Le déploiement du compteur électrique communiquant Linky "se déroule dans de bonnes conditions" et 90% des clients en sont satisfaits, assure Enedis, mardi 25 février, au lendemain de l'annonce d'une possible procédure collective. Des avocats toulousains ont en effet lancé une souscription en ligne pour permettre à des personnes refusant l'installation des compteurs d'engager "pour le prix d'un café par semaine" une procédure collective contre Enedis.

"Enedis prend acte du lancement d'une nouvelle action contentieuse contre le déploiement des compteurs Linky", mais "tient à contester formellement les affirmations relayées par [des] avocats", indique le gestionnaire du réseau de distribution dans un communiqué. "Cette action lancée par des avocats ne nous semble pas refléter la réalité de ce que vivent au quotidien nos clients et nos équipes sur le terrain", affirme la filiale d'EDF, qui a installé plus de 24 millions de compteurs.

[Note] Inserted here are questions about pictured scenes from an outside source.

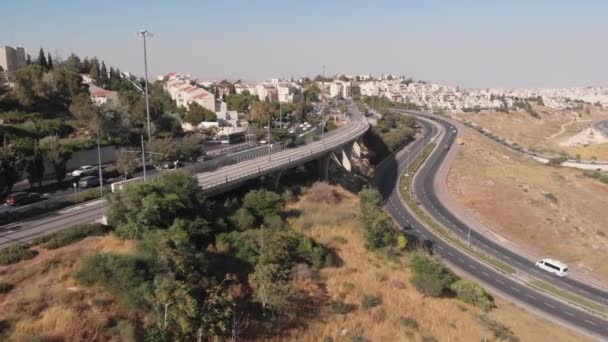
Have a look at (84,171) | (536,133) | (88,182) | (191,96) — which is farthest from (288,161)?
(536,133)

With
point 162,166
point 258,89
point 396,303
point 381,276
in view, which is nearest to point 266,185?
point 162,166

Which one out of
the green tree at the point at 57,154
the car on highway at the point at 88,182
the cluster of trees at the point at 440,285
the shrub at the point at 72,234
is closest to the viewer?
the shrub at the point at 72,234

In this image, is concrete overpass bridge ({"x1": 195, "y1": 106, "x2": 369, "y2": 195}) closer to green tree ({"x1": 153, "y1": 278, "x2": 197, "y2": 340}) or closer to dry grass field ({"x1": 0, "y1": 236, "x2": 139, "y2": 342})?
dry grass field ({"x1": 0, "y1": 236, "x2": 139, "y2": 342})

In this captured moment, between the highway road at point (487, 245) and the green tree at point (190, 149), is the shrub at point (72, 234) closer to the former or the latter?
the green tree at point (190, 149)

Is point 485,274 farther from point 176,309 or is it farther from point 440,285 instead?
point 176,309

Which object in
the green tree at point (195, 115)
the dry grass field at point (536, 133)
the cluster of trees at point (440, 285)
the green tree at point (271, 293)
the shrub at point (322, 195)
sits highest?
the green tree at point (195, 115)

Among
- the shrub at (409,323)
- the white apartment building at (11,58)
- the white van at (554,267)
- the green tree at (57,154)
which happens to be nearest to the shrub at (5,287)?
the shrub at (409,323)
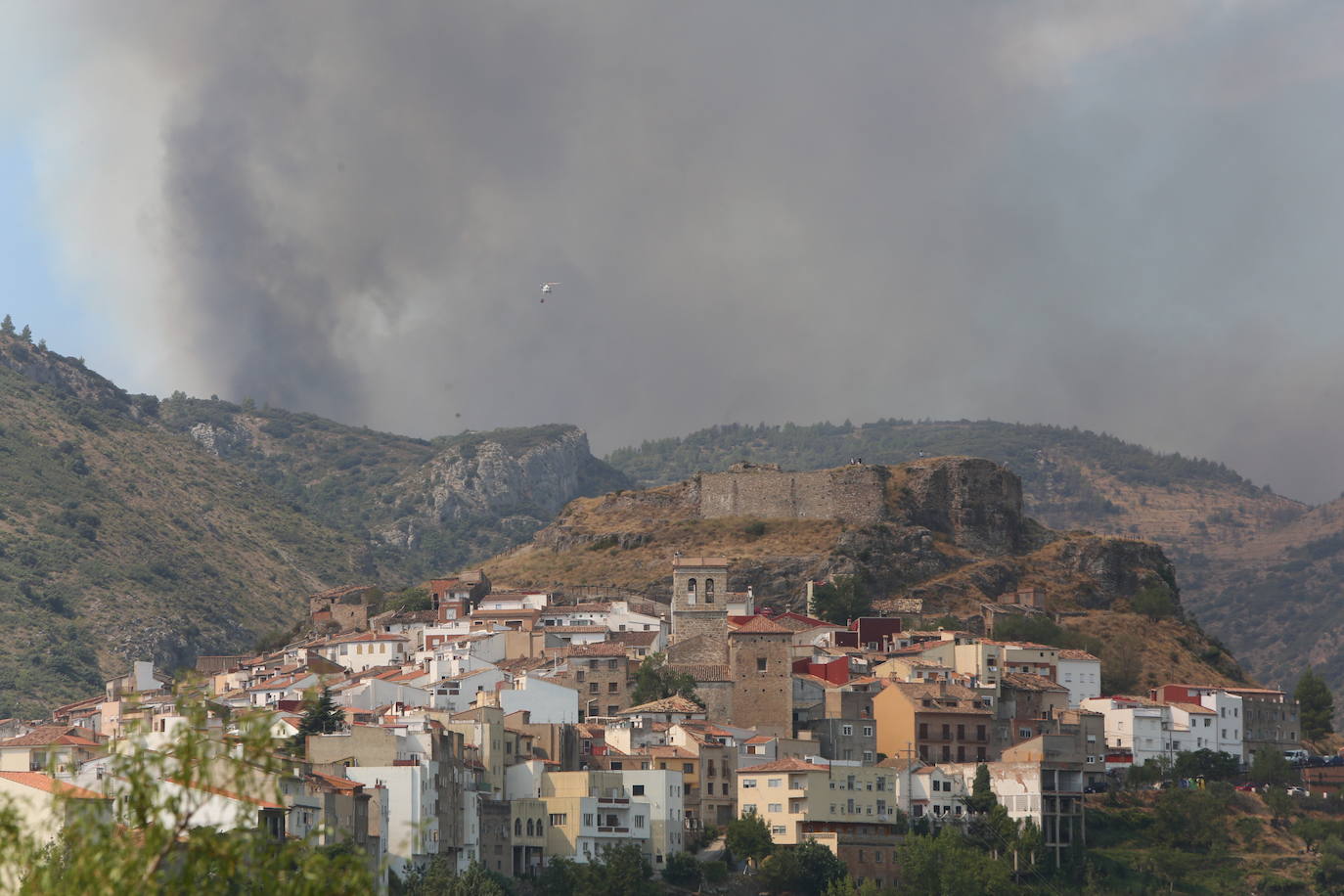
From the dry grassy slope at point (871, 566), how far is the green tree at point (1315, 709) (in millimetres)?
6468

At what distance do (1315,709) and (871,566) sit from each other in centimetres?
2839

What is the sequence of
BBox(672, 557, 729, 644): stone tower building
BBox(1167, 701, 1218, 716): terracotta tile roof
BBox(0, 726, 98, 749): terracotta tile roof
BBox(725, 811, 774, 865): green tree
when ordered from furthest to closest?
BBox(1167, 701, 1218, 716): terracotta tile roof → BBox(672, 557, 729, 644): stone tower building → BBox(0, 726, 98, 749): terracotta tile roof → BBox(725, 811, 774, 865): green tree

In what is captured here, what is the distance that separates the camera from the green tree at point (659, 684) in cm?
9681

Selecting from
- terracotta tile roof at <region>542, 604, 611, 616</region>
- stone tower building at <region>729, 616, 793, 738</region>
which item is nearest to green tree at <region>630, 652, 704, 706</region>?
stone tower building at <region>729, 616, 793, 738</region>

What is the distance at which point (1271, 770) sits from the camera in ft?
333

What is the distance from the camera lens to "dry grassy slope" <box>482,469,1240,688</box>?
5039 inches

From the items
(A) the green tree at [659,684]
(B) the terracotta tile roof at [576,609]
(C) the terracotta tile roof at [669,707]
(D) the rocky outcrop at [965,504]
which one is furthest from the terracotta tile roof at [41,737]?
(D) the rocky outcrop at [965,504]

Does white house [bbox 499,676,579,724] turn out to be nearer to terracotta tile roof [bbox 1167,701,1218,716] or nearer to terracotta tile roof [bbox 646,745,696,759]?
terracotta tile roof [bbox 646,745,696,759]

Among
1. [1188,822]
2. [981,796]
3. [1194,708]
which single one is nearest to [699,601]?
[981,796]

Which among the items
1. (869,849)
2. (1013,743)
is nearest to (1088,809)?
(1013,743)

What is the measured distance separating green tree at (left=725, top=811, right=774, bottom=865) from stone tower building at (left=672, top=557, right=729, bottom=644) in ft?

Son installation, qui se fait dans le respect total de la propriété privée, ne peut relever d'un choix personnel dans la mesure où la loi est claire sur le caractère obligatoire du déploiement.

Enedis

communiqué

Linky, qui permet de relever à distance la consommation, fait l'objet de controverses récurrentes et a donné lieu à des contentieux depuis son premier déploiement en 2015. Ses détracteurs ont des inquiétudes sur l'exposition aux champs électromagnétiques et le respect de la vie privée. Sur le fond, Enedis a une nouvelle fois repoussé ces critiques, indiquant que "le nouveau compteur ne générait pas plus d'ondes qu'une ampoule électrique d'après l'ANFR" (l'Agence nationale des fréquences).

L'entreprise affirme qu'elle respecte "strictement les recommandations de la Cnil en matière de protection des données". La Cnil avait toutefois mis en demeure EDF et Engie début février, leur donnant trois mois pour mettre en conformité la manière dont ils gèrent la collecte des informations personnelles des consommateurs par ces appareils.